## ENSEMBLE DES CONSIGNES
**1)** Dans le texte sur l'adventisme, quelle expression largement utilisée dans la sous-culture adventiste est citée ?
**2)** Recopiez le passage du texte sur l'adventisme qui s'ouvre sur les mots « Cependant, notre identité » et se clôt sur « tous les autres. ».

## TEXTE RETENU
★ ★ ★ ★ ★
La vérité plaisante
par Rich Hannon | 8 février 2024 |
L’adventisme est né et a grandi avec le sentiment de représenter un groupe de chercheurs de vérité courageux.
Ce n’est pas faux, mais ce n’est pas non plus tout à fait vrai.
Au fil du temps, et certainement aujourd’hui, l’église semble moins se préoccuper de rechercher la vérité que de préserver l’orthodoxie actuelle. Il y a une expression largement utilisée dans notre sous-culture: vérité présente. Elle vise à identifier les croyances adventistes comme étant à la fois normatives et pertinentes pour le monde d’aujourd’hui.
Cependant, notre identité historique suggère que nous avons déjà trouvé les vérités qui doivent être utilisées dans l’œuvre de Dieu pour évangéliser le monde. Cette idée, selon laquelle nous avons ce que les autres n’ont pas, nous fait courir le risque de tomber dans le triomphalisme – défini comme la croyance qu’une doctrine, une culture ou un système social, et en particulier un système religieux, est supérieur aux autres et qu’il triomphera, ou devrait triompher, de tous les autres.
Sentir que nous faisons partie d’un groupe élu ou favorisé est évidemment agréable. Nous avons fait le bon choix en rejoignant et en soutenant l’organisation qui incarne de telles vérités. Nous avons fait preuve d’intelligence et de discernement, alors que ceux qui n’ont pas encore compris où se trouve la vérité, eh bien, ils ne sont pas aussi réfléchis et aussi prompts que nous le sommes. C’est une mentalité triomphaliste. Elle n’est pas omniprésente au sein du monde adventiste, mais elle est néanmoins bien réelle, et quiconque a vécu dans notre sous-culture pendant un certain temps l’a probablement observée. Il s’agit d’une vérité «plaisante».
Cependant, chaque fois que quelqu’un adopte une vision du monde particulière, il y a inévitablement un problème qui surgit. Que se passe-t-il si ces croyances sont remises en question? Cela pourrait menacer notre stabilité intellectuelle et émotionnelle. On résiste donc fréquemment à cette dissonance. L’ambiguïté n’est pas une position confortable.
Biais de confirmation
Il existe un concept bien documenté en psychologie que l’on appelle biais de confirmation. L’expression est définie comme une tendance à rechercher, interpréter, favoriser et répéter des informations d’une manière qui confirme ou soutient nos propres croyances, préférences ou valeurs.
★ ★ ★ ★ ★
## SECTION DES DONNÉES
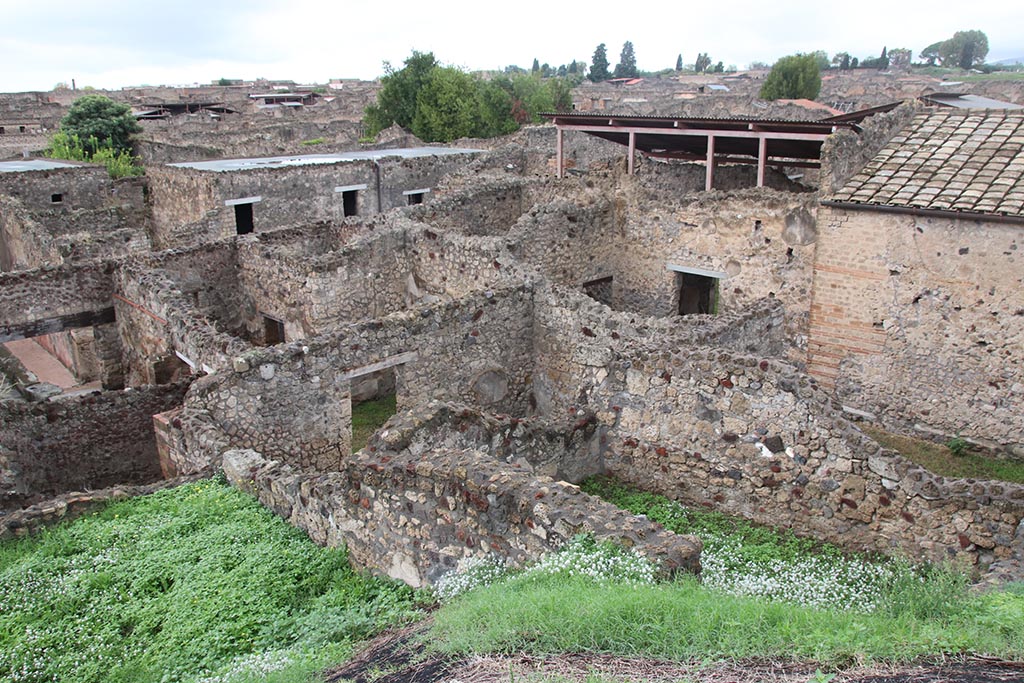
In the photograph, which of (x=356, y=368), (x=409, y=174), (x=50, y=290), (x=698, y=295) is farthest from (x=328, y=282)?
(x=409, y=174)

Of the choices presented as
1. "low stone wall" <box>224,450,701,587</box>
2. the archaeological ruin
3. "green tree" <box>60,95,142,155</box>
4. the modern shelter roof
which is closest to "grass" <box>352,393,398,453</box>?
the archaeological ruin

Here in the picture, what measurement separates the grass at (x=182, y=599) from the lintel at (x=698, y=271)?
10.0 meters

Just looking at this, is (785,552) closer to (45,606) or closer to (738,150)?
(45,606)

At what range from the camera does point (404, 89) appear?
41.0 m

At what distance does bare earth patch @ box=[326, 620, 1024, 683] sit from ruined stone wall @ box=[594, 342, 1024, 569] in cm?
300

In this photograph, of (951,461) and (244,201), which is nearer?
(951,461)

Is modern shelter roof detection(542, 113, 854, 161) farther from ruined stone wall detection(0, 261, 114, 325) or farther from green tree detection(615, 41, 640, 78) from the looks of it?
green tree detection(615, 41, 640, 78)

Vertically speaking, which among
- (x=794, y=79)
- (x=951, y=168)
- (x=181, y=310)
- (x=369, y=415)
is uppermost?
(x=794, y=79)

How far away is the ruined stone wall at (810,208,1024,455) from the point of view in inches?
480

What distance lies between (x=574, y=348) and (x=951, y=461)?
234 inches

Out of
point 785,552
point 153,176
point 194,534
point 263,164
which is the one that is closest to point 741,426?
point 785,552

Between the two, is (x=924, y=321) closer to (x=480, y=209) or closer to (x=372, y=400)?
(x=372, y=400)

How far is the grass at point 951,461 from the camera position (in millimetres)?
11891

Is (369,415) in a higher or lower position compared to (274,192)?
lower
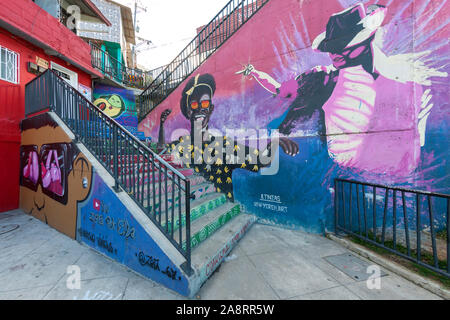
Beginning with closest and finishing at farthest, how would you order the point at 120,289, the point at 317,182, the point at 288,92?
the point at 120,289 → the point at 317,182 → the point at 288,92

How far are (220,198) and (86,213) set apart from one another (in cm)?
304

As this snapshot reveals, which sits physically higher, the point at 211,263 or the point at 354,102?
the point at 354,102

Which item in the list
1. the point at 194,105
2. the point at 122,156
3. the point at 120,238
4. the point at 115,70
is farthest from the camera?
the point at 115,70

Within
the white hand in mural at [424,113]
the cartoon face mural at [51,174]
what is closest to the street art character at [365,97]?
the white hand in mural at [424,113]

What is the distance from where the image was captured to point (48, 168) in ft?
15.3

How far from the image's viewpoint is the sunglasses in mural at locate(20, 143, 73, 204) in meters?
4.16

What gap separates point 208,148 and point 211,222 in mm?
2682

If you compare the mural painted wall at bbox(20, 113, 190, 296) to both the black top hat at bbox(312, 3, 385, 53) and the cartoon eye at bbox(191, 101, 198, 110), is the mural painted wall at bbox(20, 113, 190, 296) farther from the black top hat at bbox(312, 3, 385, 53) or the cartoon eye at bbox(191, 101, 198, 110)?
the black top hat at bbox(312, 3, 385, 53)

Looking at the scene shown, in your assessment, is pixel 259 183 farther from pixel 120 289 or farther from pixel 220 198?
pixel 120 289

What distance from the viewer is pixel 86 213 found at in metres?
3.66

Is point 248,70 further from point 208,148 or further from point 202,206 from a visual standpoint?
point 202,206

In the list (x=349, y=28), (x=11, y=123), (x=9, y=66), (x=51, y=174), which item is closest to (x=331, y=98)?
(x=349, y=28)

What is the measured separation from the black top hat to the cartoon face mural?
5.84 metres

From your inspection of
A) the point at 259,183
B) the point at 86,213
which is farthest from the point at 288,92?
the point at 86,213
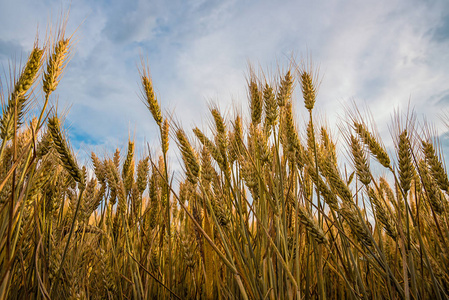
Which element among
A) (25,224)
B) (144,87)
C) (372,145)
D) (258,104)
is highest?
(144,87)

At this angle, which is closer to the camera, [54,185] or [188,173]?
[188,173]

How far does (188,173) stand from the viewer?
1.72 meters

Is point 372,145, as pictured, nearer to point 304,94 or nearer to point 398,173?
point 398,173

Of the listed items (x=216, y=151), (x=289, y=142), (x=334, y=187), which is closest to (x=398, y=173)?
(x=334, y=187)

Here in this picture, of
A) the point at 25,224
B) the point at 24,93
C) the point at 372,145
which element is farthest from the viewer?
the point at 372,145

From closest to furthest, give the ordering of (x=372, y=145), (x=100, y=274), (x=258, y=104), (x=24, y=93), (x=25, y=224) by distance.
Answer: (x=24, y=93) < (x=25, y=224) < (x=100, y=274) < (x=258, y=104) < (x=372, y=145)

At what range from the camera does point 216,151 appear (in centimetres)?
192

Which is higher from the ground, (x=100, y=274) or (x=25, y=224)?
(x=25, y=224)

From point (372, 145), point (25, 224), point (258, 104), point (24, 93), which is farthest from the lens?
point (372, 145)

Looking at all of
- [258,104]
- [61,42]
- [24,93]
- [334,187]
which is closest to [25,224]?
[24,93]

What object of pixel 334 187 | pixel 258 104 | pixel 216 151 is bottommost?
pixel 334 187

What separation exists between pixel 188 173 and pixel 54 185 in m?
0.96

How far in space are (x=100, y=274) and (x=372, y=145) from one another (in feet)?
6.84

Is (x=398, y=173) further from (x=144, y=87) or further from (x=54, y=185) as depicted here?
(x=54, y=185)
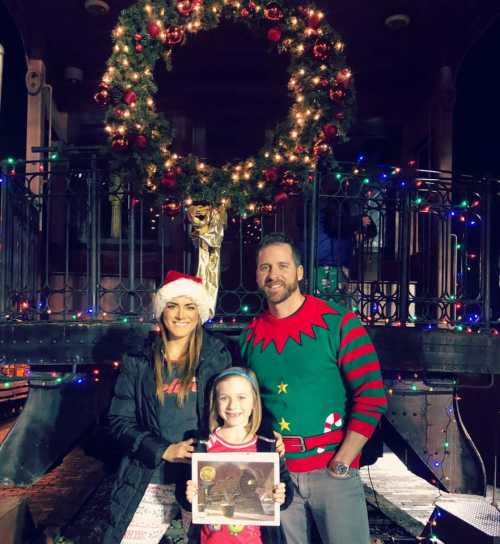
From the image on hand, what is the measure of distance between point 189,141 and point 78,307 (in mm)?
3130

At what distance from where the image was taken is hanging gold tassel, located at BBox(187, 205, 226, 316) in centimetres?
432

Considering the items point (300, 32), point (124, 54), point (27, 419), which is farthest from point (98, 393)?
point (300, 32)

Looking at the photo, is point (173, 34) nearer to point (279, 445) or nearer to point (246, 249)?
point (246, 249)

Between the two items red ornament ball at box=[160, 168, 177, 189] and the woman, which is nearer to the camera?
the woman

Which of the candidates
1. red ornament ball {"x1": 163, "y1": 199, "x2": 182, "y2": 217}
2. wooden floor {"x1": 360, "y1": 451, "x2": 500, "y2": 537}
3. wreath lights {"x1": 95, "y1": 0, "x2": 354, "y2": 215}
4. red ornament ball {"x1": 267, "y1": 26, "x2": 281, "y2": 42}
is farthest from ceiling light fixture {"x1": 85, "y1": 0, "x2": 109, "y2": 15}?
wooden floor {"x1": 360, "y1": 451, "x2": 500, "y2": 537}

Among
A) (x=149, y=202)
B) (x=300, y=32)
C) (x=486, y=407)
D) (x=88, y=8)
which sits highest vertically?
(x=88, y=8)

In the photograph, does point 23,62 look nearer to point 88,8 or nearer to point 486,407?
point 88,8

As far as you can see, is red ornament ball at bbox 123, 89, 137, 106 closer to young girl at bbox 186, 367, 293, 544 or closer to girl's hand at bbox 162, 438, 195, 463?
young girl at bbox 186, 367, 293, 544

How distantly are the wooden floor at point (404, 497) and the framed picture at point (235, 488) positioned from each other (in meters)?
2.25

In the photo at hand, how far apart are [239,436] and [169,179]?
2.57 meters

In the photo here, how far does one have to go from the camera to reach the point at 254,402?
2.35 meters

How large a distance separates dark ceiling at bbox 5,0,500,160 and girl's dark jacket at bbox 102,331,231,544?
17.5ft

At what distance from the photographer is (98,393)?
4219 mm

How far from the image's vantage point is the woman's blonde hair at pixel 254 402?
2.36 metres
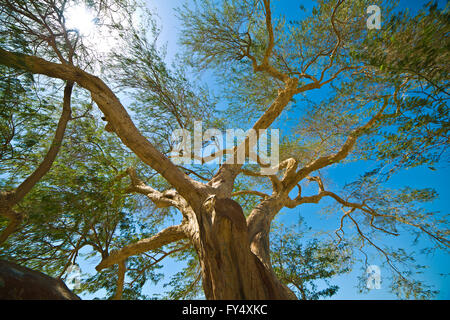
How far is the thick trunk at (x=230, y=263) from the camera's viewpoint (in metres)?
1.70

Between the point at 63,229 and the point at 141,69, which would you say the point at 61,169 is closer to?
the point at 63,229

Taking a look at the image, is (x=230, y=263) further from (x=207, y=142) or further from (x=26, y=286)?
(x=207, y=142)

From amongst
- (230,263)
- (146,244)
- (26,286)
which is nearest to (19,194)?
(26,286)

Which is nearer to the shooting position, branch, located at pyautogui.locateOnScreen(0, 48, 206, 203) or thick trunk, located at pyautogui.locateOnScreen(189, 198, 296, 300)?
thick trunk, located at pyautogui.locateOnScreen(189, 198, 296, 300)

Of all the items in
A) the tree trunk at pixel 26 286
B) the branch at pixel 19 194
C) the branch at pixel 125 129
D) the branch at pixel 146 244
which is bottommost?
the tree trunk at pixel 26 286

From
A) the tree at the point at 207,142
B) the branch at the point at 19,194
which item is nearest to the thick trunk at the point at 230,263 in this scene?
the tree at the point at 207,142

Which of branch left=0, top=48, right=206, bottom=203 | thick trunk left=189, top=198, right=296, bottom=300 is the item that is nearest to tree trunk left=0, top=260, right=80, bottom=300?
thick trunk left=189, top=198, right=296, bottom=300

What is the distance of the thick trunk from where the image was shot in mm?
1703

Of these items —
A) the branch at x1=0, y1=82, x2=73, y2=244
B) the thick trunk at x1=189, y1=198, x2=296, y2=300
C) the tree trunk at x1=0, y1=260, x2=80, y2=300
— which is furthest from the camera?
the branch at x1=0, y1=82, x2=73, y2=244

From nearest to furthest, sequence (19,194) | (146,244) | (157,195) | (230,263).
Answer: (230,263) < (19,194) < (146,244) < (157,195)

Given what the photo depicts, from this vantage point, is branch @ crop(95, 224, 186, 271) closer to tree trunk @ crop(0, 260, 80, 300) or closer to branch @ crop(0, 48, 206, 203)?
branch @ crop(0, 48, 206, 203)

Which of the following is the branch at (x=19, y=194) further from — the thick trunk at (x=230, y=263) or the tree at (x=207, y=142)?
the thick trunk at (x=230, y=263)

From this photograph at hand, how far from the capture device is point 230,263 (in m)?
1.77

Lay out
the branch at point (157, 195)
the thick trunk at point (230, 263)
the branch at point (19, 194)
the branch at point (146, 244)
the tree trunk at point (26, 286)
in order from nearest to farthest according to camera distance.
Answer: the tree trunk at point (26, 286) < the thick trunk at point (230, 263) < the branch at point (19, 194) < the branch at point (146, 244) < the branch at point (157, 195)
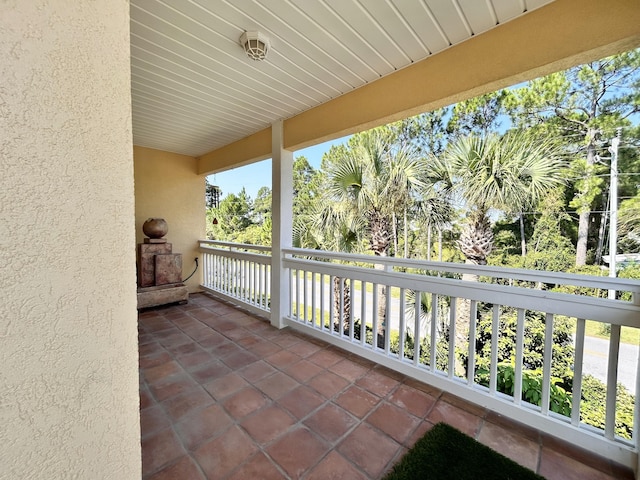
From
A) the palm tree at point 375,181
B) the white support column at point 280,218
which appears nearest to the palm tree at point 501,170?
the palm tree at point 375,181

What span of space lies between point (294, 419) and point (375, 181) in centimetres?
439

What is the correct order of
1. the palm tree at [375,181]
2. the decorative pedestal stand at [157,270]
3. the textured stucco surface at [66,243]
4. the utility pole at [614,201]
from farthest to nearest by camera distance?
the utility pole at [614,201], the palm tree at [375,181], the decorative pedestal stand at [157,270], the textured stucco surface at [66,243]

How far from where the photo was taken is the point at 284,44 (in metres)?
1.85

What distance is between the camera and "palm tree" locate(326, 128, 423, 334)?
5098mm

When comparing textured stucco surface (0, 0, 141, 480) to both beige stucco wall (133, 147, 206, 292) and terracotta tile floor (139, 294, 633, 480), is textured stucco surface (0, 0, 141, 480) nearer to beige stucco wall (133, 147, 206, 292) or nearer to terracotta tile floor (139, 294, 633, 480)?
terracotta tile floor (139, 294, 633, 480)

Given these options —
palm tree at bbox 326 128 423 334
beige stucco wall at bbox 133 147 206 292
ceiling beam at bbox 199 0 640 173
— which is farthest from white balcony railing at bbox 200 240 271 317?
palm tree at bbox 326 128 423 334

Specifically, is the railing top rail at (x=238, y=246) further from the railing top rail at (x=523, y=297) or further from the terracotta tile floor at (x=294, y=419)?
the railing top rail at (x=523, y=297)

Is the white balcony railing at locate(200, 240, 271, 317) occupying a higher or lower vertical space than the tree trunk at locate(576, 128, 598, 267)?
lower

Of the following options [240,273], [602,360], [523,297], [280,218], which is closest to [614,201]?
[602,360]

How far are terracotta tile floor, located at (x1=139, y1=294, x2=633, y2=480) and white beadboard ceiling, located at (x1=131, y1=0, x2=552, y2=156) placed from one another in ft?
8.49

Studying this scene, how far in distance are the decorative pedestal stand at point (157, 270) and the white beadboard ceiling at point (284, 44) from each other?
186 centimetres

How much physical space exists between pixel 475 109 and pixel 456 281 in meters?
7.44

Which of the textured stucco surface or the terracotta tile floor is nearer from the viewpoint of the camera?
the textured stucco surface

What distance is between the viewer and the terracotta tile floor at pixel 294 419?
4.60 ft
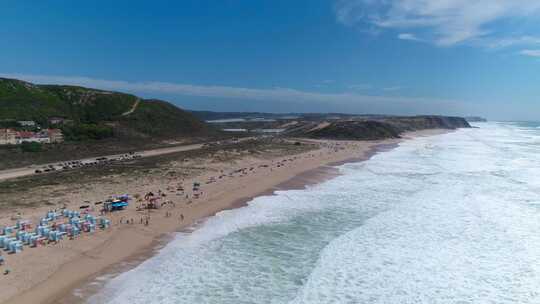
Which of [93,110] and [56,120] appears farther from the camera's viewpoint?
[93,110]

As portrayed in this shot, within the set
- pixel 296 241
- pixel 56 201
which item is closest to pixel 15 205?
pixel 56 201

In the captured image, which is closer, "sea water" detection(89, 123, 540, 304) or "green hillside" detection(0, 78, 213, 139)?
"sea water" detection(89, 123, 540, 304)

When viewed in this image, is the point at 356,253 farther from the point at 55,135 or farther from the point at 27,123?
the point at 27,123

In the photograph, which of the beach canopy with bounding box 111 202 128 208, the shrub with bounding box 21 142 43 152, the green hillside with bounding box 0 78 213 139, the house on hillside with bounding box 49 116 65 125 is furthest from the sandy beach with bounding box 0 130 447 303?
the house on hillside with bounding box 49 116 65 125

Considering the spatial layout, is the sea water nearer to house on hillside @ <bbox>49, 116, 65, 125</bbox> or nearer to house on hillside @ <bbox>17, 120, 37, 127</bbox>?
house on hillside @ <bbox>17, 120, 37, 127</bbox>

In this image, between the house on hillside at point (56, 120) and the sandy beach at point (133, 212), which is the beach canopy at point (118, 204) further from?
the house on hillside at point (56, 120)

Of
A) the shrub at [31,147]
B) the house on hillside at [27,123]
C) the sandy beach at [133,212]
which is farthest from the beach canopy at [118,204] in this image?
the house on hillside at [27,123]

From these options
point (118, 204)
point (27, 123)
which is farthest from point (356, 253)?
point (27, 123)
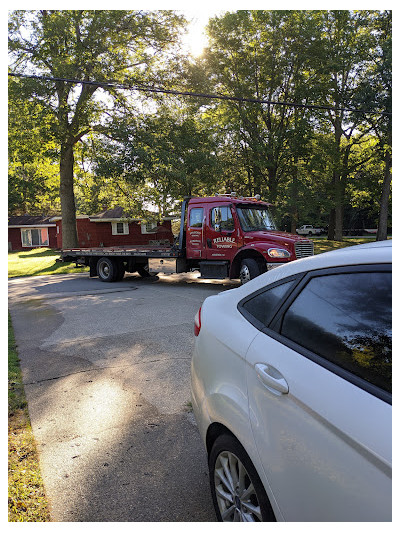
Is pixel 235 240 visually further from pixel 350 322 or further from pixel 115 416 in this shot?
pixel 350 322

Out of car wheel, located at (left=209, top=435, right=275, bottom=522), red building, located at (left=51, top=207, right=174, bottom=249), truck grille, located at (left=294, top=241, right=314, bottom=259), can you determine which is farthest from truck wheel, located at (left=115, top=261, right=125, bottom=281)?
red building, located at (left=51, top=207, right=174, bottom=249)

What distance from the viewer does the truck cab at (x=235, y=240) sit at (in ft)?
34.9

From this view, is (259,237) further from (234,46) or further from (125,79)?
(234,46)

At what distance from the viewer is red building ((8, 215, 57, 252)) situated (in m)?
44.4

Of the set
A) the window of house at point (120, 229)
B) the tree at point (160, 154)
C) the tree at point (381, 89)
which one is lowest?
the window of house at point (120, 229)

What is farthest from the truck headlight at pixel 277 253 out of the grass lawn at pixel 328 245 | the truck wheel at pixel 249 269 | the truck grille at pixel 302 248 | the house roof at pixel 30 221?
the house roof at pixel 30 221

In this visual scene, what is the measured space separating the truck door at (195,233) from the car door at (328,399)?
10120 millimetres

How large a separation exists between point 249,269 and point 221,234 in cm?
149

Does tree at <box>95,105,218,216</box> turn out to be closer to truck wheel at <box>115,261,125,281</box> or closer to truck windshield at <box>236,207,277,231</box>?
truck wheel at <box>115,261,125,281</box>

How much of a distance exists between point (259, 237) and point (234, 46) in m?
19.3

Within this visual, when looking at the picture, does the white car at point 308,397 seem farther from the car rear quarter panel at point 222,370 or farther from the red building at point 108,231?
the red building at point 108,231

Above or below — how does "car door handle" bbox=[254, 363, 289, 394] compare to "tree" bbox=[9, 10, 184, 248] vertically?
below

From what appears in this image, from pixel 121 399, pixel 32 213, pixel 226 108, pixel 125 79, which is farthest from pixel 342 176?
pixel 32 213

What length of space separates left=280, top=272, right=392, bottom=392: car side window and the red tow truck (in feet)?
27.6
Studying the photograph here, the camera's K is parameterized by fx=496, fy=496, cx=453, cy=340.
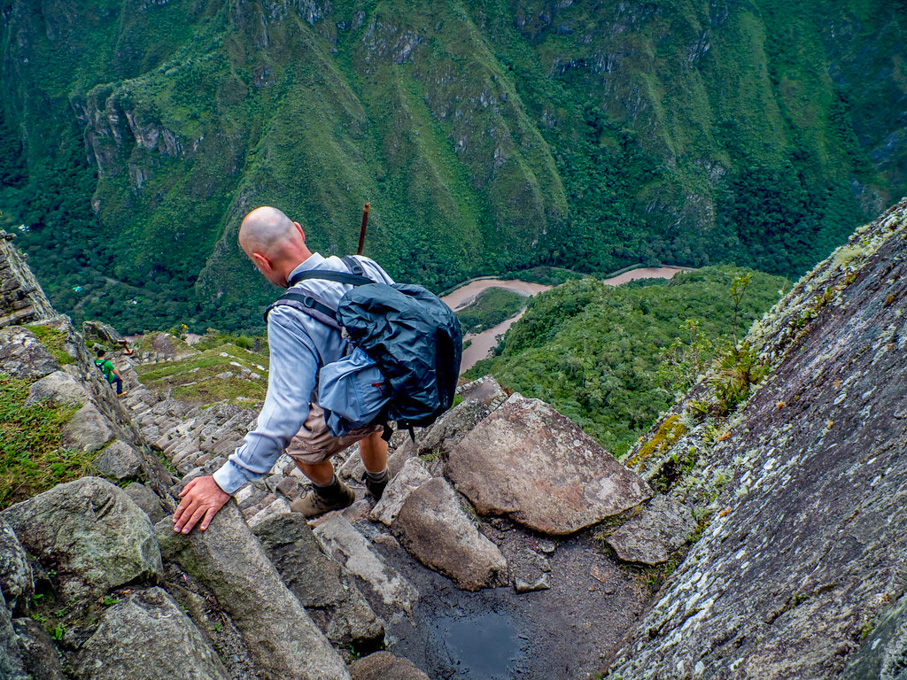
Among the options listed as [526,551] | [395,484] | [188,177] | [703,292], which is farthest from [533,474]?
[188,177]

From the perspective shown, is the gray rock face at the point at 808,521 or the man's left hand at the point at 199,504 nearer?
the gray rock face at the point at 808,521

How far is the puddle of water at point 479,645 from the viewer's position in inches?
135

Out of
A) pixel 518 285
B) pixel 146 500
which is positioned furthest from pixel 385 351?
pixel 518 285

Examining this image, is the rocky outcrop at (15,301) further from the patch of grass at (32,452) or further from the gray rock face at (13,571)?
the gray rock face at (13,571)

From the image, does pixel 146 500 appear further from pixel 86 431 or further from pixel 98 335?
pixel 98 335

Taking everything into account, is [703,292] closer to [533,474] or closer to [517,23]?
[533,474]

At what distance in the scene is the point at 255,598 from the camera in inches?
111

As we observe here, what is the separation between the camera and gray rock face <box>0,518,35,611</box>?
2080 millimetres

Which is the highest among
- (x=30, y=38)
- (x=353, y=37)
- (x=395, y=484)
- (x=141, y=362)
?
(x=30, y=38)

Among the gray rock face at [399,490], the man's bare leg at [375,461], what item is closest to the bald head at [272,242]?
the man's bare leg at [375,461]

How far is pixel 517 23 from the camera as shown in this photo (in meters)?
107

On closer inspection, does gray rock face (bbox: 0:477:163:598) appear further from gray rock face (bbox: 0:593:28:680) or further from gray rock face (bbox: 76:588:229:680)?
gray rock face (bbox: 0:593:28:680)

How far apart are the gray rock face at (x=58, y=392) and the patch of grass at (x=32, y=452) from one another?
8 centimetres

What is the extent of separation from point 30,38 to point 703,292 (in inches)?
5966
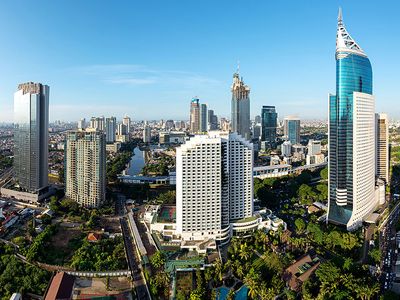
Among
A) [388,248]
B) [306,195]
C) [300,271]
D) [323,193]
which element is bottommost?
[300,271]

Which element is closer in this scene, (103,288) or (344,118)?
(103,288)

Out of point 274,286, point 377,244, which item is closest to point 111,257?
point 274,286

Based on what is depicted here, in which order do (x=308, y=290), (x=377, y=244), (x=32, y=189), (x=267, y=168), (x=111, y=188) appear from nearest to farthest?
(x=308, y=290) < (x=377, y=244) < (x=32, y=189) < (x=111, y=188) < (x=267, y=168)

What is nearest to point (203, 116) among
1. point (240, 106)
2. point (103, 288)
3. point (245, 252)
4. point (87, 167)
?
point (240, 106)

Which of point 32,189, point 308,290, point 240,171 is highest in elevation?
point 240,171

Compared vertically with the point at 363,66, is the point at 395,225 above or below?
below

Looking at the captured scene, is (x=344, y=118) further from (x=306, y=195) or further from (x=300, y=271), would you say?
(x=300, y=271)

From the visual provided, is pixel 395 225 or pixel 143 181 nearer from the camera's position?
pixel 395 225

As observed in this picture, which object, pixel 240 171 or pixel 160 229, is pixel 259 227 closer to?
★ ★ ★ ★ ★
## RÉSULTATS ATTENDUS
**1)** L'expression « vérité présente ».

**2)**
Cependant, notre identité historique suggère que nous avons déjà trouvé les vérités qui doivent être utilisées dans l’œuvre de Dieu pour évangéliser le monde. Cette idée, selon laquelle nous avons ce que les autres n’ont pas, nous fait courir le risque de tomber dans le triomphalisme – défini comme la croyance qu’une doctrine, une culture ou un système social, et en particulier un système religieux, est supérieur aux autres et qu’il triomphera, ou devrait triompher, de tous les autres.